Managing your money - banking and bookkeeping
At a bare minimum set up a checking account in your business’s name. Either get a debit card or open a credit card in your business’s name for office expenditures, subscription services, etc. Use an accounting service or bookkeeping software that uses double-entry bookkeeping.
Let’s talk about bookkeping first. You have basically three options: do it yourself, hire a bookkeeper, or use a “service” that does this for you. I put service in quotes because the only one I’ve seen to date - Bench - still has a person behind the scenes. If you can afford it, hire a bookeeper. It’s not a bad idea to start managing the books yourself - with help if necessary - to make sure you understand how bookkeeping works. If you can do it yourself, go ahead, again, at least to start with.
The software? It all sucks in one way or another.
Nobody got fired for choosing IBM, and you won’t cause any hearburn with a bookkeeper if you’re using QuickBooks.
If you’re solo, you have more options. As a solo business owner you can probably get away with just the basic equity accounts - that is, how you track ownership. In a partnership you need to track multiple equity accounts and this precludes many software packages.
If you’re doing the books yourself, you like doing the books, and you live on the command line, the absolute best accounting software is Ledger or one of its various clones (for personal finance I use hledger, a Ledger compatible program that happens to be written in Haskell). They’re all based on a plain text storage format.
Paying yourself
When you start out take as little as possible, and just take draws. Once you have traction it makes sense to file as an S corp (in the US) and take a modest salary.
Our first CPA’s advice when we started out was just that: don’t do a salary, keep it simple and take draws as necessary. He was pretty emphatic about that. There’s no financial benefit to you to pay yourself a W-2 salary if you’re still subject to normal tax rates on the profit, including self employment and FICA.
Paying the government
Killing vampires is cool, but don’t be like Wesley Snipes. Pay your taxes. Make estimated payments each quarter because a single large bill with fines is not fun.

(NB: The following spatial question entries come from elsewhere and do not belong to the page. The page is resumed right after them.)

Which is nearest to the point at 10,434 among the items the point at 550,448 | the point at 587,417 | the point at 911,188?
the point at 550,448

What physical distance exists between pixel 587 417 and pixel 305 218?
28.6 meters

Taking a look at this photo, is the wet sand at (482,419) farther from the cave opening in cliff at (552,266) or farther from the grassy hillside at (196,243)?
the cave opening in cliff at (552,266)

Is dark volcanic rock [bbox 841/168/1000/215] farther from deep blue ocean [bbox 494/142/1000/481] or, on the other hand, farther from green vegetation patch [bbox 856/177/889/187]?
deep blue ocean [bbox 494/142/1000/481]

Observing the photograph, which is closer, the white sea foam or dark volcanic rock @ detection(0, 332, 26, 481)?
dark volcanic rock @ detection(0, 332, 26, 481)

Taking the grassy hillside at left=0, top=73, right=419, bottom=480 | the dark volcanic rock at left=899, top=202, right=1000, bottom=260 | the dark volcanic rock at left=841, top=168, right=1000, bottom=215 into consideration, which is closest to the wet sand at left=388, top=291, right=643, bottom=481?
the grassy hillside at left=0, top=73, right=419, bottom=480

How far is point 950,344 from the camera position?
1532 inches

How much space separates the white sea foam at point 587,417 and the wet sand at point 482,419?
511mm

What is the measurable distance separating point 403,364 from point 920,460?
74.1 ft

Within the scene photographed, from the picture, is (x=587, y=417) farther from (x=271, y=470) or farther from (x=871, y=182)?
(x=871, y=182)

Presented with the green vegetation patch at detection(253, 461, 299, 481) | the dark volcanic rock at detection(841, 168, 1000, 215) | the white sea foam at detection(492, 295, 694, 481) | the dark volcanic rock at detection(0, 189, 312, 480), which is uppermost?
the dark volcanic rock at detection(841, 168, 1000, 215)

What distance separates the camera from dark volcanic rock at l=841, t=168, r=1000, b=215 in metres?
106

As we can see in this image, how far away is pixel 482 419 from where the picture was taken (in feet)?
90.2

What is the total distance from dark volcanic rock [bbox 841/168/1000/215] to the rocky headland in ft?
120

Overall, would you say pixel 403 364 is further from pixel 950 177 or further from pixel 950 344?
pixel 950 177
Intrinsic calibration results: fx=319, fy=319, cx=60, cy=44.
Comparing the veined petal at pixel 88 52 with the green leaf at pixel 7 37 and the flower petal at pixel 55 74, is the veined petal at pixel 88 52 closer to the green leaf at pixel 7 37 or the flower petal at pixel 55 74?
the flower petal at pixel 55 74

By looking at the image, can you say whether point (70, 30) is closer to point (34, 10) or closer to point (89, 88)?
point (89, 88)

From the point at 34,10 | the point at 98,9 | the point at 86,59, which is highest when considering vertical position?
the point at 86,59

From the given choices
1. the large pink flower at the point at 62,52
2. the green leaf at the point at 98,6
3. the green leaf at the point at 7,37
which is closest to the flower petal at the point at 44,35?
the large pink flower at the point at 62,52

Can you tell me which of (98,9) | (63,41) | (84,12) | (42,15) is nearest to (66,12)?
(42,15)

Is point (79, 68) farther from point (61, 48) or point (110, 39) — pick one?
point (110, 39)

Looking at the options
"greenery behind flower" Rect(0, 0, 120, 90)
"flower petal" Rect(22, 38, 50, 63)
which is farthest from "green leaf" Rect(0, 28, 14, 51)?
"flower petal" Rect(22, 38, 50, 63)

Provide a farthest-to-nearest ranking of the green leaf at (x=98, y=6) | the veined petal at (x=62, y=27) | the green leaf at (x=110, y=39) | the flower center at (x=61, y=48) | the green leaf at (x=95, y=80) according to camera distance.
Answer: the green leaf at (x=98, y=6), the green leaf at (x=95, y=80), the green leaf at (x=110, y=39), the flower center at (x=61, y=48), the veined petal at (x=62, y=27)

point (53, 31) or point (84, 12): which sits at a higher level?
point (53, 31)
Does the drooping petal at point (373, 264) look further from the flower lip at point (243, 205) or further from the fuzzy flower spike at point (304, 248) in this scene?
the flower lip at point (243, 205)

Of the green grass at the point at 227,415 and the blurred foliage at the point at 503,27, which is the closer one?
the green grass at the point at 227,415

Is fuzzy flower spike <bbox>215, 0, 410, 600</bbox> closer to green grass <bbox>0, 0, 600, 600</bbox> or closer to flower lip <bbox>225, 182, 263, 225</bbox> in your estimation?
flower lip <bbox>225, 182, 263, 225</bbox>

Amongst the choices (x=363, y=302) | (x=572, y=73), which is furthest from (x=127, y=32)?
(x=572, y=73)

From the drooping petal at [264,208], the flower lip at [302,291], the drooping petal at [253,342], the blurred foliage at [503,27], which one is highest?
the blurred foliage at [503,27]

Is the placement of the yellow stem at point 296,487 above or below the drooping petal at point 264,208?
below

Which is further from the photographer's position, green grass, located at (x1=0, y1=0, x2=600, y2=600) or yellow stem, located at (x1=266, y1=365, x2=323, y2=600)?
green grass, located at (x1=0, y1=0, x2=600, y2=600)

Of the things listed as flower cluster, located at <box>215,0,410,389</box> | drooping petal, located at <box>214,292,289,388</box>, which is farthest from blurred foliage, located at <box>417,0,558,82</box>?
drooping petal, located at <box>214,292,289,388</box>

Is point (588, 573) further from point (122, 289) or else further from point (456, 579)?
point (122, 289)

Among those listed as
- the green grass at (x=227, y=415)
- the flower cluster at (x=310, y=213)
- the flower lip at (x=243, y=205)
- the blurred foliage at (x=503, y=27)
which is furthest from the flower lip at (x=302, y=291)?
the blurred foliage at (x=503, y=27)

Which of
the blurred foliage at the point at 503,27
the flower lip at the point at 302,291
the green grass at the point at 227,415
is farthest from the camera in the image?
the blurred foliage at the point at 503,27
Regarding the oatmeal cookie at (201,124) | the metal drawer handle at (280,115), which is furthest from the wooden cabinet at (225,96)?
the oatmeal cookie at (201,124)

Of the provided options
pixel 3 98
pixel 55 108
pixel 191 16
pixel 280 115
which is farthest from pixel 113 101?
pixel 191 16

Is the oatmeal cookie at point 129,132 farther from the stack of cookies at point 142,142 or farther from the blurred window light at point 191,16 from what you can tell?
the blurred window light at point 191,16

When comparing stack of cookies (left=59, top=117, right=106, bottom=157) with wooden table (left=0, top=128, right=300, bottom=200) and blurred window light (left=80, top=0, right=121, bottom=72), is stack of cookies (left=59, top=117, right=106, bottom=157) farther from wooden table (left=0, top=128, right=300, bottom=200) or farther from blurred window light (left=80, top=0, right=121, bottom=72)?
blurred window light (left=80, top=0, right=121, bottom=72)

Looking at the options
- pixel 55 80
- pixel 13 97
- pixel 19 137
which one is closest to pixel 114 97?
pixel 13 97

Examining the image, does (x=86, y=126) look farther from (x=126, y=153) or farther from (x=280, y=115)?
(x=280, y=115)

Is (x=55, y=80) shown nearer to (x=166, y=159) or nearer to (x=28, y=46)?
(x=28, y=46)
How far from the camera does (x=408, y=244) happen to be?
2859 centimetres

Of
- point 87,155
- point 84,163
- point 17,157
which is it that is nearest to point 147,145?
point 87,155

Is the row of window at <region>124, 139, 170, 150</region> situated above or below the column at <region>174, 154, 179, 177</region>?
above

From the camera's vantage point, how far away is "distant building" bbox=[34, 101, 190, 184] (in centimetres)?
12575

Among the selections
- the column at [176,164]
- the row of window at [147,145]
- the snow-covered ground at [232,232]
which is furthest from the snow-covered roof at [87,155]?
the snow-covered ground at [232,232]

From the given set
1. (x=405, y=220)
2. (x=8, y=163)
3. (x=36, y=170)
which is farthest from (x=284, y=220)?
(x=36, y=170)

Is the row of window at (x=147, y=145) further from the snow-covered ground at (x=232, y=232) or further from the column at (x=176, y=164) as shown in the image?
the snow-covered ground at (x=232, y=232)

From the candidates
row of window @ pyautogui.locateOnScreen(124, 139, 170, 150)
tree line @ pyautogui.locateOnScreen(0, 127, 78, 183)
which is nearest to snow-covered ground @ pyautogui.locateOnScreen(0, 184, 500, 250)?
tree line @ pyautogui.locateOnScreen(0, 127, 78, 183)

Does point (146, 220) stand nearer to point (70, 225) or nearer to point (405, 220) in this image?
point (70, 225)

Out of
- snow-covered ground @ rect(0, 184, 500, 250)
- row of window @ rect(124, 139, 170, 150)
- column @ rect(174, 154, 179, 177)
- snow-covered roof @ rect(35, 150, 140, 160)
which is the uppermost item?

The best way to pay these taxes is by being on payroll and filing as an S corp. You don’t have to think [too much] about making these payments, plus the whole benefit of lower taxes on everything else.
With that out the way…
What follows is risky advice that responsible people should take with a grain of salt. Remember how I said I’m not a CPA?
Especially when we started out, and weren’t on payroll, I erred on the side of caution and underpaid the quarterly estimated payment, keeping the remainder in savings (business or personal). The reason was uncertainty about future cash flow (even if you’ll get a refund because you overpaid that’s cash you don’t have during the year). The result was a higher tax bill in April with a small fine for underpayment. The fine was small enough that it was worth the optionality of having that cash on hand.